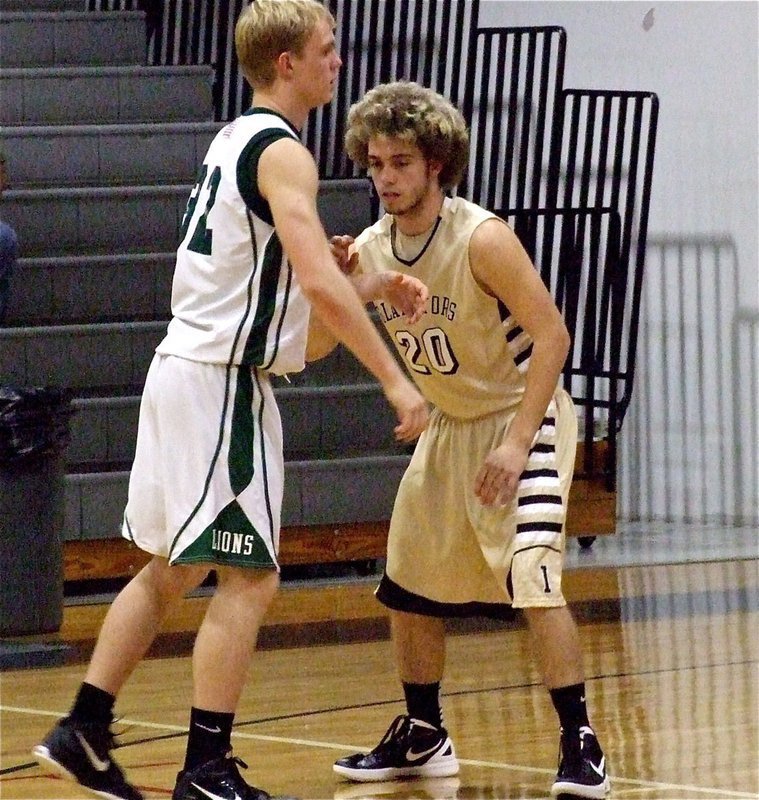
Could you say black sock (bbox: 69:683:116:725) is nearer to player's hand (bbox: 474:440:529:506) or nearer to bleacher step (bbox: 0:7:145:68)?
player's hand (bbox: 474:440:529:506)

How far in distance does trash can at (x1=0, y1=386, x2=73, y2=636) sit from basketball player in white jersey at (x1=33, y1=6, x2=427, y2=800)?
7.89 feet

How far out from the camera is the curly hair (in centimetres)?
392

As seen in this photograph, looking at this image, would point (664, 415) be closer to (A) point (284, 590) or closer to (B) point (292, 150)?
(A) point (284, 590)

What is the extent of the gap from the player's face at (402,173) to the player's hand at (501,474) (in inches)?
21.7

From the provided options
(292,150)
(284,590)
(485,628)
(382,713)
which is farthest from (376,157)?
(284,590)

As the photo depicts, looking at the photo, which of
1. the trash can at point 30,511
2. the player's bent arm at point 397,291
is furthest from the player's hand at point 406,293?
the trash can at point 30,511

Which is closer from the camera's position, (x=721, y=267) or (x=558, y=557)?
(x=558, y=557)

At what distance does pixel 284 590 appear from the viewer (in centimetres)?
733

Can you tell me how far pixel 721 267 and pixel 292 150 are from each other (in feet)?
21.4

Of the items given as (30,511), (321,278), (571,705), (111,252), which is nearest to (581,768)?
(571,705)

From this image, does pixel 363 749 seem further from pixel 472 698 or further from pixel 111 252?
pixel 111 252

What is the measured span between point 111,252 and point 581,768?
5966mm

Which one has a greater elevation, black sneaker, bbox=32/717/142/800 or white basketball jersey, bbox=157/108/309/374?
white basketball jersey, bbox=157/108/309/374

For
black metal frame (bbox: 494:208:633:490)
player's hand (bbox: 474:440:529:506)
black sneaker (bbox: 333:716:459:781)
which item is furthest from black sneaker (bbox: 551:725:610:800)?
black metal frame (bbox: 494:208:633:490)
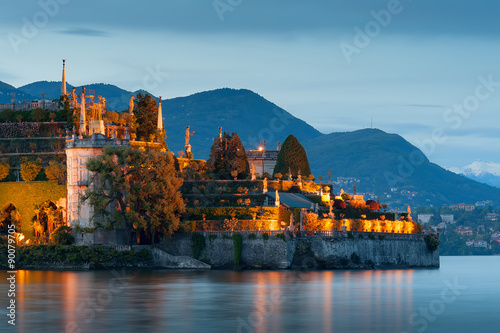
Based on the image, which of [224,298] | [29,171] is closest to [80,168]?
[29,171]

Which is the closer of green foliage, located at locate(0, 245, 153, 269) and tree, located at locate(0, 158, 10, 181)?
green foliage, located at locate(0, 245, 153, 269)

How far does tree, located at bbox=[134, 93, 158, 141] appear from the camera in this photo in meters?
151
------------------------
Lay out the material above as a JSON list of strings, one string per line, skipping blank lines. Leave the pictures out.

[
  "Could you say black sock (bbox: 69:683:116:725) is nearer to player's hand (bbox: 474:440:529:506) or nearer to bleacher step (bbox: 0:7:145:68)?",
  "player's hand (bbox: 474:440:529:506)",
  "How far in distance does trash can at (x1=0, y1=386, x2=73, y2=636) sit from basketball player in white jersey at (x1=33, y1=6, x2=427, y2=800)?",
  "7.89 feet",
  "How far out from the camera is the curly hair (in centimetres)?",
  "392",
  "As seen in this photograph, looking at this image, would point (664, 415) be closer to (A) point (284, 590) or closer to (B) point (292, 150)?",
  "(A) point (284, 590)",
  "What is the extent of the gap from the player's face at (402,173) to the player's hand at (501,474) (in inches)?",
  "21.7",
  "From the provided options",
  "(292,150)",
  "(284,590)",
  "(485,628)",
  "(382,713)",
  "which is farthest from (376,157)?",
  "(284,590)",
  "As the photo depicts, looking at the photo, which of",
  "1. the trash can at point 30,511",
  "2. the player's bent arm at point 397,291",
  "is furthest from the player's hand at point 406,293?",
  "the trash can at point 30,511",
  "Which is closer from the camera's position, (x=721, y=267) or (x=558, y=557)?",
  "(x=558, y=557)",
  "At what distance does pixel 284 590 appear from the viewer (in centimetres)?",
  "733",
  "Can you tell me how far pixel 721 267 and pixel 292 150 are from each other (in feet)?",
  "21.4",
  "Of the items given as (30,511), (321,278), (571,705), (111,252), which is nearest to (581,768)?",
  "(571,705)",
  "From this image, does pixel 363 749 seem further from pixel 472 698 or further from pixel 111 252?",
  "pixel 111 252",
  "What is the measured span between point 111,252 and point 581,768?",
  "5966mm",
  "Which one has a greater elevation, black sneaker, bbox=32/717/142/800 or white basketball jersey, bbox=157/108/309/374?",
  "white basketball jersey, bbox=157/108/309/374",
  "For",
  "black metal frame (bbox: 494:208:633:490)",
  "player's hand (bbox: 474:440:529:506)",
  "black sneaker (bbox: 333:716:459:781)",
  "which item is furthest from black sneaker (bbox: 551:725:610:800)?",
  "black metal frame (bbox: 494:208:633:490)",
  "Based on the image, which of [224,298] | [29,171] is closest to [80,168]?",
  "[29,171]",
  "Which is the closer of green foliage, located at locate(0, 245, 153, 269) and tree, located at locate(0, 158, 10, 181)?",
  "green foliage, located at locate(0, 245, 153, 269)",
  "How far does tree, located at bbox=[134, 93, 158, 141] appear from the camera in this photo in meters?",
  "151"
]